## Exercise task
Reproduce exactly, with no other output, every line of the data below from the line containing "Is point (10, 432)" to the end, inclusive.

=-=-=-=-=

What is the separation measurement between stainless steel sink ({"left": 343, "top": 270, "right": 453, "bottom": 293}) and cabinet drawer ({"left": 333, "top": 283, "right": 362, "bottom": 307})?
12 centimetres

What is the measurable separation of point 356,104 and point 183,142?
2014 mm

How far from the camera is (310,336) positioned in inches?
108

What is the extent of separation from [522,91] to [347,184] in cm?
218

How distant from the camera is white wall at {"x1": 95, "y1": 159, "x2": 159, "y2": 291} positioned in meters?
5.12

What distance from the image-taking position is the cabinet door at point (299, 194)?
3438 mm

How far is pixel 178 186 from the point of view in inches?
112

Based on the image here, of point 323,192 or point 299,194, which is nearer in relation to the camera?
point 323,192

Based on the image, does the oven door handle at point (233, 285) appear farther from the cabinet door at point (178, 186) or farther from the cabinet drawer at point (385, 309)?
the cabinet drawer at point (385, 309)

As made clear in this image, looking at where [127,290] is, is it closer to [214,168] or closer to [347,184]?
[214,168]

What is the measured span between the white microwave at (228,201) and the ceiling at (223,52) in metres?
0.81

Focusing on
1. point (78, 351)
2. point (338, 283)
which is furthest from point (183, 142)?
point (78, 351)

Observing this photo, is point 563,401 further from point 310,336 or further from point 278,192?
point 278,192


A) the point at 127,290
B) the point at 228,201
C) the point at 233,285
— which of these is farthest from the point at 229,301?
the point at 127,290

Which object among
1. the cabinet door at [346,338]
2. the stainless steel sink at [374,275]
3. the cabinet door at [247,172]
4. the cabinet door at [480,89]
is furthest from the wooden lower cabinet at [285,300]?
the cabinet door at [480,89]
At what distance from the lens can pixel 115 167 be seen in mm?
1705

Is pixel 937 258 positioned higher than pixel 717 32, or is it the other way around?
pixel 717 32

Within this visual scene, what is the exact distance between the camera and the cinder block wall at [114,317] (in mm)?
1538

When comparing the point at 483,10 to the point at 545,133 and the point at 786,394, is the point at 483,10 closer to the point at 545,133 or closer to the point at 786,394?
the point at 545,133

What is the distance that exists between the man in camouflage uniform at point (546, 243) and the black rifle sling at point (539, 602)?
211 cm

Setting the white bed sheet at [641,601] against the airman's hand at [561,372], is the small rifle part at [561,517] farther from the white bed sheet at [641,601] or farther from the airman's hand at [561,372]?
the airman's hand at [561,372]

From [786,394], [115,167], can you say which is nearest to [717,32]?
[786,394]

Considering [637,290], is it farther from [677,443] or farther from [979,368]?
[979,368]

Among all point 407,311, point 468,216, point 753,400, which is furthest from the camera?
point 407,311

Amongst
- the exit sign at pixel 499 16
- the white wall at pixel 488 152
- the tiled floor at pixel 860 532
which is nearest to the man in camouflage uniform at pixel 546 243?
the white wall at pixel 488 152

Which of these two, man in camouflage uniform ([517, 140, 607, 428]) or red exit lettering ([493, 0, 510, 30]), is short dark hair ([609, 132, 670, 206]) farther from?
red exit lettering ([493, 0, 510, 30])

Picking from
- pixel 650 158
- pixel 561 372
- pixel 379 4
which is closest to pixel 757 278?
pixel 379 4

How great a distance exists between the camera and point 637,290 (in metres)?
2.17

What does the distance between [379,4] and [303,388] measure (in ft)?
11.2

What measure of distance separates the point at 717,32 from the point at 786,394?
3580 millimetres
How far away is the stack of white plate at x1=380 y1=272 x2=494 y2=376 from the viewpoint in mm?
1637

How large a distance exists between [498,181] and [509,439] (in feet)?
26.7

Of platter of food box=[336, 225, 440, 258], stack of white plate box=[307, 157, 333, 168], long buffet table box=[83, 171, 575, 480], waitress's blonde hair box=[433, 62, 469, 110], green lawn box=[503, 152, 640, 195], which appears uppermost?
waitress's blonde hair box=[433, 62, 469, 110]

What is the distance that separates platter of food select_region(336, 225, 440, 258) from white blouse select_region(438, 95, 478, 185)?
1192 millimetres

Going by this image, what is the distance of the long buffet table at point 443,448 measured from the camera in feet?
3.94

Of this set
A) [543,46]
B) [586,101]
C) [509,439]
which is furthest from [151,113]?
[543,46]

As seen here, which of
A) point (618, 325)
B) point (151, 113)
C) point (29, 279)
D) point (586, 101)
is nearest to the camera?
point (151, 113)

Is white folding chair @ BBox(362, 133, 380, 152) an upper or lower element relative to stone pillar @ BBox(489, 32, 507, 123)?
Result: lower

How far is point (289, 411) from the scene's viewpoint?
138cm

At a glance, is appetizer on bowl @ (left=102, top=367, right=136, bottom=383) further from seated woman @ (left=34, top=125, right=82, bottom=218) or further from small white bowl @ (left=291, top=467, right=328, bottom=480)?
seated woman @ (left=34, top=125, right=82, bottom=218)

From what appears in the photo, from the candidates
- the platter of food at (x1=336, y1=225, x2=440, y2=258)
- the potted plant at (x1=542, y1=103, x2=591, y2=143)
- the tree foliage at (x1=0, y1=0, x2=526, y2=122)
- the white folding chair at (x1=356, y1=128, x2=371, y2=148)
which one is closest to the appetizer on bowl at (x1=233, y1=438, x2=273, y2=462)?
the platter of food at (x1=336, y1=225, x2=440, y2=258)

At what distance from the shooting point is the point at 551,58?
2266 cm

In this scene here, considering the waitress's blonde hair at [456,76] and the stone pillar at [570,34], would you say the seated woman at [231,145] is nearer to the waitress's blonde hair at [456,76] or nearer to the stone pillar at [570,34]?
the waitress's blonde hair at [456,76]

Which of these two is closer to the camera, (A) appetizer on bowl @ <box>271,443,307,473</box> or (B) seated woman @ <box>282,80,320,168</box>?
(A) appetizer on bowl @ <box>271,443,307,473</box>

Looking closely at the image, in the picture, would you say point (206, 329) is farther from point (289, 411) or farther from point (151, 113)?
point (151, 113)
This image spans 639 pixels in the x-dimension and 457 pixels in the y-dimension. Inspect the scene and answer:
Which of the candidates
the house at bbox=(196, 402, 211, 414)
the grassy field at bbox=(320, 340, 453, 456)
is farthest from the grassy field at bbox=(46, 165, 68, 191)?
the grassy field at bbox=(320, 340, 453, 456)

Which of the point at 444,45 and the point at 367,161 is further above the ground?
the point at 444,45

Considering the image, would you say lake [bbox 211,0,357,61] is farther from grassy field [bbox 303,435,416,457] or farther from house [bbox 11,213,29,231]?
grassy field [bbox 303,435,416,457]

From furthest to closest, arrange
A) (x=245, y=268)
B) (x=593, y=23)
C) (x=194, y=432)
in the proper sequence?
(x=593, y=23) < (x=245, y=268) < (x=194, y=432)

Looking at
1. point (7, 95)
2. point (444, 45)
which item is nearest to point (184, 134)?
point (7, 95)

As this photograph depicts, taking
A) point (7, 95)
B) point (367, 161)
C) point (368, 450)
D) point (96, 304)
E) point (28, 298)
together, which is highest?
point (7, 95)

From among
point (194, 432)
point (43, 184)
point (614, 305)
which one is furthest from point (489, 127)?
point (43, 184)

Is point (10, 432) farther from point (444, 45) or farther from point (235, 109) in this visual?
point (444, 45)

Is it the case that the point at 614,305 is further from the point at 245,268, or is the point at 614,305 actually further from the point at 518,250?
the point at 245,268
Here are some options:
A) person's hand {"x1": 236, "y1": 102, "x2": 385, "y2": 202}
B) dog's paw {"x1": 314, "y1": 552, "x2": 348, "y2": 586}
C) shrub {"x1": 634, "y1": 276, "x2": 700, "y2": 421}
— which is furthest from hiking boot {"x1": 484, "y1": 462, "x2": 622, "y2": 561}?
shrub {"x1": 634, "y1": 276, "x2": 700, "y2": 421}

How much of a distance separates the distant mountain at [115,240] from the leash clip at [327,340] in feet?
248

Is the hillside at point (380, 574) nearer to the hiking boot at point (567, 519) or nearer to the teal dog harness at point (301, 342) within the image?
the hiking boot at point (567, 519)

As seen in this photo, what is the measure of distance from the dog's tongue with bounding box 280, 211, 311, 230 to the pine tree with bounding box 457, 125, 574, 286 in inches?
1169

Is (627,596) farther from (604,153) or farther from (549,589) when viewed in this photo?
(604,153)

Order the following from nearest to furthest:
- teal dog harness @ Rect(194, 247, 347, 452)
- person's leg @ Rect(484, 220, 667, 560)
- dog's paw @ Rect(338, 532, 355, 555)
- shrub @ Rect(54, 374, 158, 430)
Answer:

=-=-=-=-=

## Solution to the exercise
Is point (10, 432) farther from point (444, 45) or farther from point (235, 109) in this visual?
point (444, 45)

Is it the case that the point at 614,305 is further from the point at 245,268, or is the point at 614,305 actually further from the point at 518,250?
the point at 245,268
Here are some options:
A) person's hand {"x1": 236, "y1": 102, "x2": 385, "y2": 202}
B) dog's paw {"x1": 314, "y1": 552, "x2": 348, "y2": 586}
C) shrub {"x1": 634, "y1": 276, "x2": 700, "y2": 421}
— which is furthest from hiking boot {"x1": 484, "y1": 462, "x2": 622, "y2": 561}?
shrub {"x1": 634, "y1": 276, "x2": 700, "y2": 421}

How much of a distance separates the distant mountain at [115,240] from the leash clip at [327,340] in feet?
248

Is the hillside at point (380, 574) nearer to the hiking boot at point (567, 519) or nearer to the teal dog harness at point (301, 342) within the image?
the hiking boot at point (567, 519)

As seen in this photo, what is the measure of distance from the dog's tongue with bounding box 280, 211, 311, 230 to the pine tree with bounding box 457, 125, 574, 286 in inches?
1169

Is (627,596) farther from (604,153) or farther from (549,589) when viewed in this photo?
(604,153)

Order the following from nearest to furthest:
- teal dog harness @ Rect(194, 247, 347, 452)
- person's leg @ Rect(484, 220, 667, 560)
- dog's paw @ Rect(338, 532, 355, 555)
- shrub @ Rect(54, 374, 158, 430)
Answer:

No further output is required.